The quantity of friction is determined as proportion between the force of friction and the force acting normal the sliding interface. The proportion is the coefficient of friction and it is said to be static (μ s ) when the force of friction is measured just before sliding begins or kinetic (μ k ) when the force of friction is measured during sliding. Although the definition is simple and straightforward for sliding in one direction, the complex geometry of natural joints requires taking into account 3-axis cyclic forces acting along with 3-axis cyclic frictional moments [2426].

The friction coefficient in natural joints varies between 0.001 and 0.03 [25] depending on the actual loading conditions and type of lubrication. Artificial joints can fairly reproduce these values [26], however at compromised lubrication conditions the increase of friction might lead to considerable wear [2730]. Association of friction coefficient with squeaking in ceramic-on-ceramic couplings have also been reported [28].

The actual thickness of the lubrication film during motion is predicted by a hydrodynamic theory which takes into account the effect of normal force acting on the element. In addition, viscosity of the lubricant changes in these dynamic conditions making the prediction of friction coefficient a matter of elastohydrodynamic lubrication theory (EHL). In healthy natural articulations tens of microns of synovial fluid separates the opposing surfaces and the predominant type of friction is lubricated friction. Only in extreme cases of overload boundary friction may occur, however, it is typically of short duration and causes no damage. A similar situation has been reported for artificial joints, where high friction coefficients typically associated with dry friction have been found in-vivo [29]. The thickness of lubricating film has been shown to be sensitive to the load to a greater extent than predicted by the EHL models [30].

It should be noted, that low friction is typically sought after for the moving surfaces of artificial joints but large friction is also desired for the surfaces that are not supposed to move respectively, e.g. interface between an implant and bone or implant and bone cement. Low amplitude motion at these surfaces leads to a tribological damage referred to as fretting corrosion. The damage itself results from destruction of the passive oxide layer that brings enhanced corrosion through direct exposure of the metallic surface to a corrosive environment. In addition, particles of polymer and metal oxide form debris that my further accelerate the process. Evolution of fretting damage in a stainless steel/PMMA couple at different electrochemical potential has been shown to be accompanied by the increase of friction coefficient [27]. The root cause of fretting might be related with the micro-damage that bone tissue experiences under cyclic compressive loads associated with physical activities [31], although the cement itself is typically more at risk of fatigue failure than bone [32].


Wear


All bodies subject to friction are susceptible to wear, including the natural healthy articulation, where the loss of mass is quickly replenished and the products of wear, the debris, are resorbed by the body with no side-effect. This autoregulation system is evidently missing in artificial joints and to provide an efficient method of prevention and/or mitigation requires understanding of the involved wear mechanisms. These mechanisms can be classified as abrasive, adhesive and fatigue, according to ASTM terminology [33].

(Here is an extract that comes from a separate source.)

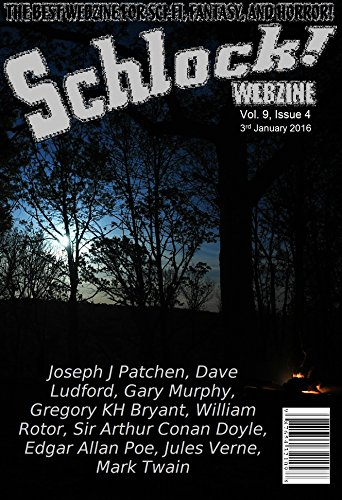 Schlock! Webzine Vol. 9, Issue 4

Abrasive wear is due to hard particles or hard protuberances forced against and moving along a solid surface. Within this category it is commonly distinguished between the mode of three-body and the mode of two-body wear (Fig. 19.4). In the first case, the all the three elements: surface of the implant, counter surface and debris particles act in way that debris particles are allowed both to slide and roll. Whereas, although two-body wear also includes the three here the debris particles are only allowed to slide. The two-body case can also be thought of as debris particles fixed to the counter surfaces and thus mimicking its sliding motion. Due to limited distance between a typical sliding surface of and implant and the counter surface two-body wear mechanism is mostly the case; however, evidence of the three-body mechanism has also been reported [34].

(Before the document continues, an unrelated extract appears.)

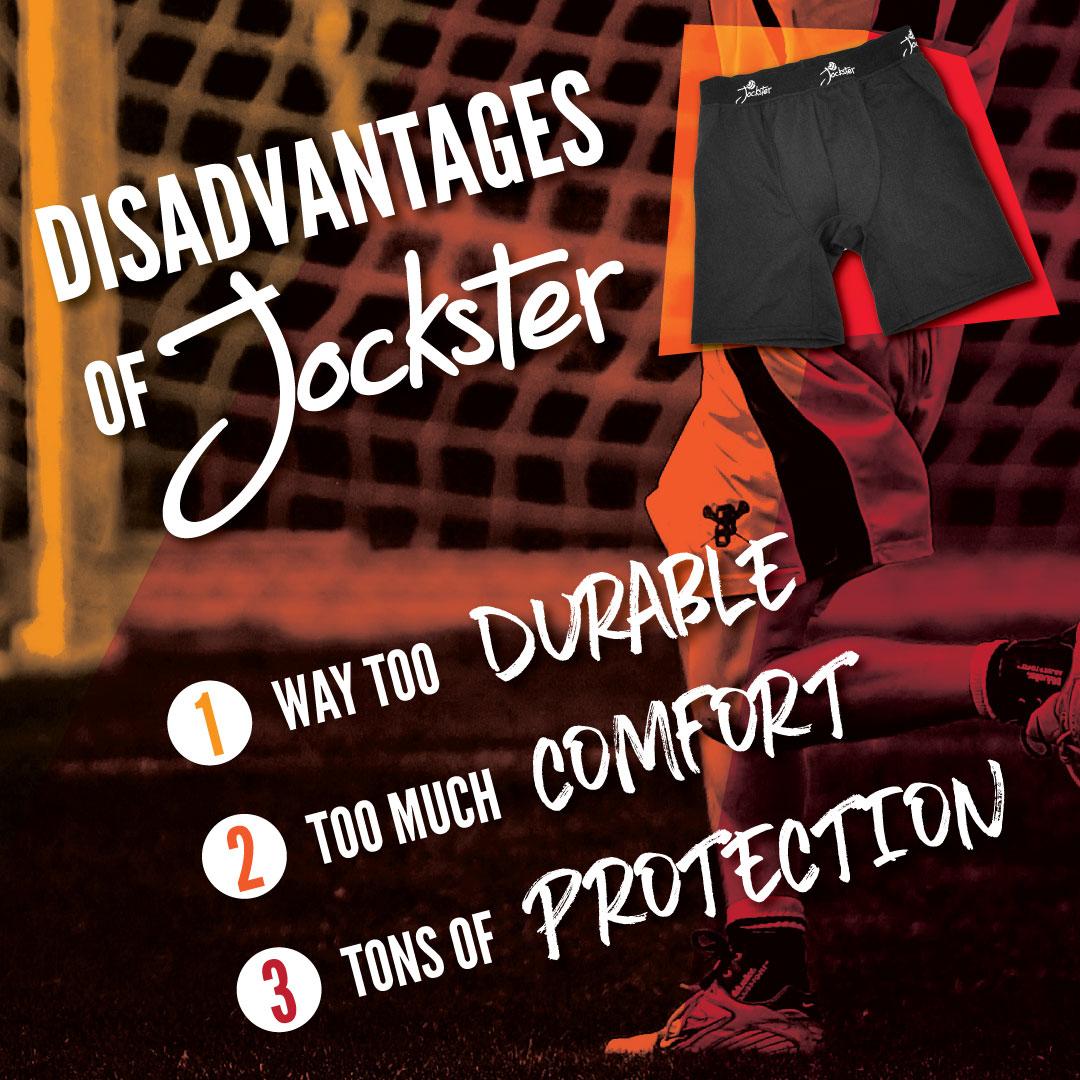 Jockster---disadvantages-instagram---april19.jpg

A69698_2_En_19_Fig4_HTML.gif


Fig. 19.4
Schematic representation of abrasive wear: (a) three-body mode of wear with debris particles sliding and rolling, (b) two-body mode of wear with debris particles allowed only to slide

Adhesive wear is due to localized bonding between contacting solid surfaces leading to material transfer between the two surfaces or loss from either surface. Unlike abrasive wear, the material removed from the worn surface is transferred to the counter surface rather than to the medium, thus, no debris is formed. The mass transfer takes place from softer to the harder surface, example from polyethylene to CoCrMo [35], or between surfaces of the same hardness, example metal-on-metal [36] or ceramic-on-ceramic [37].

Fatigue wear is due to (micro)fracture arising from material fatigue. Repetitive loads, normal to the surface, that in no cycle exceed yield strength of the material, do cause cumulative microscopic damage that eventually sums up to a fracture. Because this damage is localized near surface, the cracks are generally parallel with surface resulting in flake-like debris rather that bulk failure associated with propagation of a vertical crack. Plastic deformation of surface layer as well as presence of the micro-scale cracks have been shown in HC CoCr femoral heads [38].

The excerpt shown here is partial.